▶ _TASK STATEMENT_: Return the records below from the line containing "How far is the o2" onward, exactly, through and including the last line.

▶ _RECORDS PROVIDED_:
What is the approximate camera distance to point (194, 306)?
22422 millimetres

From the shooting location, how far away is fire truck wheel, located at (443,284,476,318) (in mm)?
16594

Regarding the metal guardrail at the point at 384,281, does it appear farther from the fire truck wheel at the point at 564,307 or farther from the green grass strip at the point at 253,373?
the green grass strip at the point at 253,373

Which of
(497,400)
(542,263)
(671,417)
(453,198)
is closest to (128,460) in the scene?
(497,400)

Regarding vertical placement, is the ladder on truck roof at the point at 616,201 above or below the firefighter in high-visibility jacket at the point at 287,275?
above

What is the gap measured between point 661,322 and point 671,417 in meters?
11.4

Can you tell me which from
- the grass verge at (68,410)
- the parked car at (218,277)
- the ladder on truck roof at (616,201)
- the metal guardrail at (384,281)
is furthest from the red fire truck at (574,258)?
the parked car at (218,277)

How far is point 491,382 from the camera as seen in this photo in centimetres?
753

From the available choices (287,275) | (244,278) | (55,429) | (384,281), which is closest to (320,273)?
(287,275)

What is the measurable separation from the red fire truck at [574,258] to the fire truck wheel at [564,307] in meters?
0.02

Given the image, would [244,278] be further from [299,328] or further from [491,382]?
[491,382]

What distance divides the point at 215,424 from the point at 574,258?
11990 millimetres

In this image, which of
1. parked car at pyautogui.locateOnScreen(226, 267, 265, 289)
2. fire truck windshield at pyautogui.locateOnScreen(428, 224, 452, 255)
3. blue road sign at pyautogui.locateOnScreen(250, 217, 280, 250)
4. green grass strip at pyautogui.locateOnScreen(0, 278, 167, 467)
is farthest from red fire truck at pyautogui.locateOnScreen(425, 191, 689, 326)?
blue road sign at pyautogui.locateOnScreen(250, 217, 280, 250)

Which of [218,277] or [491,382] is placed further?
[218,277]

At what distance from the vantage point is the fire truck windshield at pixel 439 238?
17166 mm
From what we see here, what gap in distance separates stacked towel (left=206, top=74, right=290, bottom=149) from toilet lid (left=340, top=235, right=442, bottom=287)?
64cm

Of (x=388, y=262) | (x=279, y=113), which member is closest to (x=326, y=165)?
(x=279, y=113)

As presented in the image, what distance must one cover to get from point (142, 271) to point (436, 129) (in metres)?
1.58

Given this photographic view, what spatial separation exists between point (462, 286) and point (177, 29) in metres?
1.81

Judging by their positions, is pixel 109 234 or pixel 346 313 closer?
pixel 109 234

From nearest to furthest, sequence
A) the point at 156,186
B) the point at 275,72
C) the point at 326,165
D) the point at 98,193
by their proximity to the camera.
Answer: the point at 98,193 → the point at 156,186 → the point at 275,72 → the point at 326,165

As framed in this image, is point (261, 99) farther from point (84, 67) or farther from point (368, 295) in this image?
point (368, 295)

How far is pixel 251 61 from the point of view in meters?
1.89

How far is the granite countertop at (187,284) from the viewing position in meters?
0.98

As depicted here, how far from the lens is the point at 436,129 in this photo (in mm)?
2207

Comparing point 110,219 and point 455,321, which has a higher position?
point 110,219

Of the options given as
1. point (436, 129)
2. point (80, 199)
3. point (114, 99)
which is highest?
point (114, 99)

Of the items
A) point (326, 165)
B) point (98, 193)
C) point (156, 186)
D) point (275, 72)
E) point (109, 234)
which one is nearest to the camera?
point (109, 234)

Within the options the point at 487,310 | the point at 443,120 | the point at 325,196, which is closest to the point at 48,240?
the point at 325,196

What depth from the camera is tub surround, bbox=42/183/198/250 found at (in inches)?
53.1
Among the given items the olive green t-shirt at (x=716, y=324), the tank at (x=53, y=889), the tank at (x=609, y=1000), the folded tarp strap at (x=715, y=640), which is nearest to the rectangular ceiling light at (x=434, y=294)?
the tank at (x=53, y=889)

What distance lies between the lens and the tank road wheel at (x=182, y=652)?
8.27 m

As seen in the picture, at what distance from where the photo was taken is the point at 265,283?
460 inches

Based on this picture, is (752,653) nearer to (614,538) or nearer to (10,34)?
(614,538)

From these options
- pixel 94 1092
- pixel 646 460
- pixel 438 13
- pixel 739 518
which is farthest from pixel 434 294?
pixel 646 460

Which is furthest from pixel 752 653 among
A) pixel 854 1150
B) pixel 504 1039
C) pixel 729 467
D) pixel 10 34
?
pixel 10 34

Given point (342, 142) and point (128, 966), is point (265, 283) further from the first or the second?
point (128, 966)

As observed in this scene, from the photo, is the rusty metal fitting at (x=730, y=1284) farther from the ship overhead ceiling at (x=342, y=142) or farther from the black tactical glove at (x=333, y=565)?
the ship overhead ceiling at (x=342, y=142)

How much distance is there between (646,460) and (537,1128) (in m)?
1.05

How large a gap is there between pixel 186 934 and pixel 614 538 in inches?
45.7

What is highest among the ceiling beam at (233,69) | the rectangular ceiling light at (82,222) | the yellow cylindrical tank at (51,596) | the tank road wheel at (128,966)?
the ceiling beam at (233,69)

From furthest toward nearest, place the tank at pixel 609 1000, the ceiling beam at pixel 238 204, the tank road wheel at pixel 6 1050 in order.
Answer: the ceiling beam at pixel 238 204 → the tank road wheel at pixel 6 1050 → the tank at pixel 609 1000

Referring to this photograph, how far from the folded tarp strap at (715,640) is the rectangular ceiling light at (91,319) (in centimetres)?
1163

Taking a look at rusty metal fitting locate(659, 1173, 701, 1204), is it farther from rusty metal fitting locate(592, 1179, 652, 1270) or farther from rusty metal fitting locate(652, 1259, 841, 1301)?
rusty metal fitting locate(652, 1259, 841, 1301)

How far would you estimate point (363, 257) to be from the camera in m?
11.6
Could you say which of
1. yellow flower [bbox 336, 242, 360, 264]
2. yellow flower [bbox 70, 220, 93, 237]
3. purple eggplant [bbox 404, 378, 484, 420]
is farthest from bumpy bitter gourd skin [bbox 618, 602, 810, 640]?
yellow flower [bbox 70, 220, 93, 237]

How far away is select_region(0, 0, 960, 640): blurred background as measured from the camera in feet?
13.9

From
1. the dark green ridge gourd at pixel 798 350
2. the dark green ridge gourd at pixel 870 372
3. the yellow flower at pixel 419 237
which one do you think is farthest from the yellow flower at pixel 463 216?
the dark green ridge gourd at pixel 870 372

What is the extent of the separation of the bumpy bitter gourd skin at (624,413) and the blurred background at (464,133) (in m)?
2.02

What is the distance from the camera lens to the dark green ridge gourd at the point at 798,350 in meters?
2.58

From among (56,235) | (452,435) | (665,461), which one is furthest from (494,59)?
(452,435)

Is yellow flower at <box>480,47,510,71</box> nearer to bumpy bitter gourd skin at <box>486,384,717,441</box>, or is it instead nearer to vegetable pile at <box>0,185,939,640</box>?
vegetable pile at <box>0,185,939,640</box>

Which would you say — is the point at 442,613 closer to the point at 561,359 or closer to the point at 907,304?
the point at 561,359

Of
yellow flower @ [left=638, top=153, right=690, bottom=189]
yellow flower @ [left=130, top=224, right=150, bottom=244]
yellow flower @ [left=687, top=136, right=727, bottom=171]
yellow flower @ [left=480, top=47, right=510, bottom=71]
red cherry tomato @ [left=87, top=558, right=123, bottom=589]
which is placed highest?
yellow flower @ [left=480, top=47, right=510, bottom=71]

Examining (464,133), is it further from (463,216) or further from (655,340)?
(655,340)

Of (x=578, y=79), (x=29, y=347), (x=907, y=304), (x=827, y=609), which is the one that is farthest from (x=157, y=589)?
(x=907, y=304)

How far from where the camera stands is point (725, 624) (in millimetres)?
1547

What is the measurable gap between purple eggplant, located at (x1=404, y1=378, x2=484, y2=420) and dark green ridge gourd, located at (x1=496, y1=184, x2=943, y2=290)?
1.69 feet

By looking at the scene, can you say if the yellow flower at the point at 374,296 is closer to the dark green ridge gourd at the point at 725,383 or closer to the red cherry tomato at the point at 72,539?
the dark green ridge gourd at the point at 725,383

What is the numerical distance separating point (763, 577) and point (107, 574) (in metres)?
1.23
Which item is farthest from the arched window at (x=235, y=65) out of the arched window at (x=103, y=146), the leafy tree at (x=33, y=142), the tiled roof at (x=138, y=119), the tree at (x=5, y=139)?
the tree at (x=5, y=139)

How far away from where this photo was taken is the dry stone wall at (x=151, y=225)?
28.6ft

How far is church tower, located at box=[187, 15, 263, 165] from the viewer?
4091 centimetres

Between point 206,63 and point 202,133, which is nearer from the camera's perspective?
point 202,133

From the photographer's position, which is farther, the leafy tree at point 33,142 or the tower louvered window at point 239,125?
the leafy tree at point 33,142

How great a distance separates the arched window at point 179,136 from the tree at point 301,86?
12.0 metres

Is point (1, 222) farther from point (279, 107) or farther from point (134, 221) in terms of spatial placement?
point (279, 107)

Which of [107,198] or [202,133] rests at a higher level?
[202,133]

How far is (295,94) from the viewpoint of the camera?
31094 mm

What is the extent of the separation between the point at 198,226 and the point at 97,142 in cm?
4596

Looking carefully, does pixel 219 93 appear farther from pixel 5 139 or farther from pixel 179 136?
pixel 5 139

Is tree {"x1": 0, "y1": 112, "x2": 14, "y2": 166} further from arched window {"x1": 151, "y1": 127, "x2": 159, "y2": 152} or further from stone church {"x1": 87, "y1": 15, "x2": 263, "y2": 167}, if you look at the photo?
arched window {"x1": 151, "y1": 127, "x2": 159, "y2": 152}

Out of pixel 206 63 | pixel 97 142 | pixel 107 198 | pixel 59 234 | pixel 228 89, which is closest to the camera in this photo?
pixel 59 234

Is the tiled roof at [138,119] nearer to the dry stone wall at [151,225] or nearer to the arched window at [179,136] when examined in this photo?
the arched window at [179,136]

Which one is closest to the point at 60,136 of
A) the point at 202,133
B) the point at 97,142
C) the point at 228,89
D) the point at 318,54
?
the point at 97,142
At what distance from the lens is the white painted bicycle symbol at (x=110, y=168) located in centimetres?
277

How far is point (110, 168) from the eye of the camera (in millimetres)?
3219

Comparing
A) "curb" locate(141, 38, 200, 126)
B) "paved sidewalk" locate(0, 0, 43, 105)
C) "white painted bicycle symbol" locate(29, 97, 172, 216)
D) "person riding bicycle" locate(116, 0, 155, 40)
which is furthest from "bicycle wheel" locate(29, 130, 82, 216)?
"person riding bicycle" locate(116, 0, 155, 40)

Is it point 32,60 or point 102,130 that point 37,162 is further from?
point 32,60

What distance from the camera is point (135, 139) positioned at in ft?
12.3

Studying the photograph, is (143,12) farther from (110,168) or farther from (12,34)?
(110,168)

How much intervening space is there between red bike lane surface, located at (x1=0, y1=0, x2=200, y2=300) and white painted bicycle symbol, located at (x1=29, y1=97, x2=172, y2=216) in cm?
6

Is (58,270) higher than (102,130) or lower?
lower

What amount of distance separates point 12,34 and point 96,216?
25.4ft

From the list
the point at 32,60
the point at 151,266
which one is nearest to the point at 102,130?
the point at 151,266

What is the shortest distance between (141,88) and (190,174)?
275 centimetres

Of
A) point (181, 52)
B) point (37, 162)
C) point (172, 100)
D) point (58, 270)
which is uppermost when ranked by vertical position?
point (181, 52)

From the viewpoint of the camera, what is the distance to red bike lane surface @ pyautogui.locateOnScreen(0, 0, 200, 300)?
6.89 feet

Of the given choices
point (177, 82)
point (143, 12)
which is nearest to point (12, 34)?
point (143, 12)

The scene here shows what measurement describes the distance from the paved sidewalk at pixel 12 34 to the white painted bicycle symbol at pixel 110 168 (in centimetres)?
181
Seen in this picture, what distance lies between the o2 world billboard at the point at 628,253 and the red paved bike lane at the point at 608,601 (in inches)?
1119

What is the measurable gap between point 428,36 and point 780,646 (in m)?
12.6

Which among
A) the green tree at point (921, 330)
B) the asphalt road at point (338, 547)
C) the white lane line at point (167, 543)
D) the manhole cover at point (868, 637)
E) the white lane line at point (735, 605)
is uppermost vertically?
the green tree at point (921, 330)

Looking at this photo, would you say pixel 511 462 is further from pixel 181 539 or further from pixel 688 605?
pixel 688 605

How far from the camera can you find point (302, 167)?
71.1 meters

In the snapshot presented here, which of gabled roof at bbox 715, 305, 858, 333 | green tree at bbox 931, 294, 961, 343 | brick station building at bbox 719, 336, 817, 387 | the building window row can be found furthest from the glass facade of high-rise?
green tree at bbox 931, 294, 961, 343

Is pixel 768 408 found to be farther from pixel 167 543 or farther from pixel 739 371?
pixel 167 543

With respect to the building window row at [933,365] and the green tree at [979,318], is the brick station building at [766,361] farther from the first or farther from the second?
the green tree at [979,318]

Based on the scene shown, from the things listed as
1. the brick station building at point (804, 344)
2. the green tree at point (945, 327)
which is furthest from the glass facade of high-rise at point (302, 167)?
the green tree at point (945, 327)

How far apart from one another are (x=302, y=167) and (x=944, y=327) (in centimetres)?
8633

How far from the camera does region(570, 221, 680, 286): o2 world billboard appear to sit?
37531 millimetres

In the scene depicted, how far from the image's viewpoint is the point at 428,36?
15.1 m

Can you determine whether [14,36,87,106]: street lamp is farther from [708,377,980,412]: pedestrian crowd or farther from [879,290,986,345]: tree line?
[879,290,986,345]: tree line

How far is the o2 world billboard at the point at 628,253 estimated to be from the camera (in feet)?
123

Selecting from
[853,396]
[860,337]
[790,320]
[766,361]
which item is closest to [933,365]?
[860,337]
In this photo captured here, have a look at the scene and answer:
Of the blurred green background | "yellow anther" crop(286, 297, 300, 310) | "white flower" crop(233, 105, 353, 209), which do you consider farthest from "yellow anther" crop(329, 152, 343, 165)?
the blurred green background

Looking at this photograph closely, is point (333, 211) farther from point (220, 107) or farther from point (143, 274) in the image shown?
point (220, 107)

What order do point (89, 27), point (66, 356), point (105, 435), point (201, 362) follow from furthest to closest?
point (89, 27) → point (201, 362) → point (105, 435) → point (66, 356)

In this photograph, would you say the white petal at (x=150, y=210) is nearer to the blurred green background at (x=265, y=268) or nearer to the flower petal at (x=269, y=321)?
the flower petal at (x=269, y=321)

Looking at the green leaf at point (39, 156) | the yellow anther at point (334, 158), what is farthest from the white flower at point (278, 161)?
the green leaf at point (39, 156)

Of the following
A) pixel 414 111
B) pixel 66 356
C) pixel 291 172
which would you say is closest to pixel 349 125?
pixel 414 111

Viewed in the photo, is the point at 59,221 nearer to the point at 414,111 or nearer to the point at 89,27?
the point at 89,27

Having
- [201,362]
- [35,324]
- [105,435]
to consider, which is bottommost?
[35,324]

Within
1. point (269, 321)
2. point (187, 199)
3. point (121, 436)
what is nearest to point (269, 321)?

▶ _FULL ANSWER_:
How far is the o2 world billboard at the point at 628,253 estimated to be from the camera (in feet)?
123

Selecting from
[853,396]
[860,337]
[790,320]
[766,361]
which item is closest to [933,365]?
[860,337]
In this photo captured here, have a look at the scene and answer:
Of the blurred green background | "yellow anther" crop(286, 297, 300, 310) | "white flower" crop(233, 105, 353, 209), which do you consider farthest from "yellow anther" crop(329, 152, 343, 165)?
the blurred green background

Looking at this photograph closely, is point (333, 211) farther from point (220, 107) or farther from point (143, 274) in the image shown?
point (220, 107)

What order do point (89, 27), point (66, 356), point (105, 435), point (201, 362) follow from furthest to closest?
point (89, 27) → point (201, 362) → point (105, 435) → point (66, 356)

In this photograph, would you say the white petal at (x=150, y=210) is nearer to the blurred green background at (x=265, y=268) or nearer to the flower petal at (x=269, y=321)?
the flower petal at (x=269, y=321)

Looking at the green leaf at point (39, 156) | the yellow anther at point (334, 158), what is farthest from the white flower at point (278, 161)?
the green leaf at point (39, 156)

Of the following
A) pixel 414 111
B) pixel 66 356
C) pixel 291 172
which would you say is closest to pixel 349 125?
pixel 414 111

Viewed in the photo, is the point at 59,221 nearer to the point at 414,111 or nearer to the point at 89,27?
the point at 89,27

Having
- [201,362]
- [35,324]
- [105,435]
to consider, which is bottommost?
[35,324]

Within
1. point (269, 321)
2. point (187, 199)
3. point (121, 436)
what is nearest to point (269, 321)?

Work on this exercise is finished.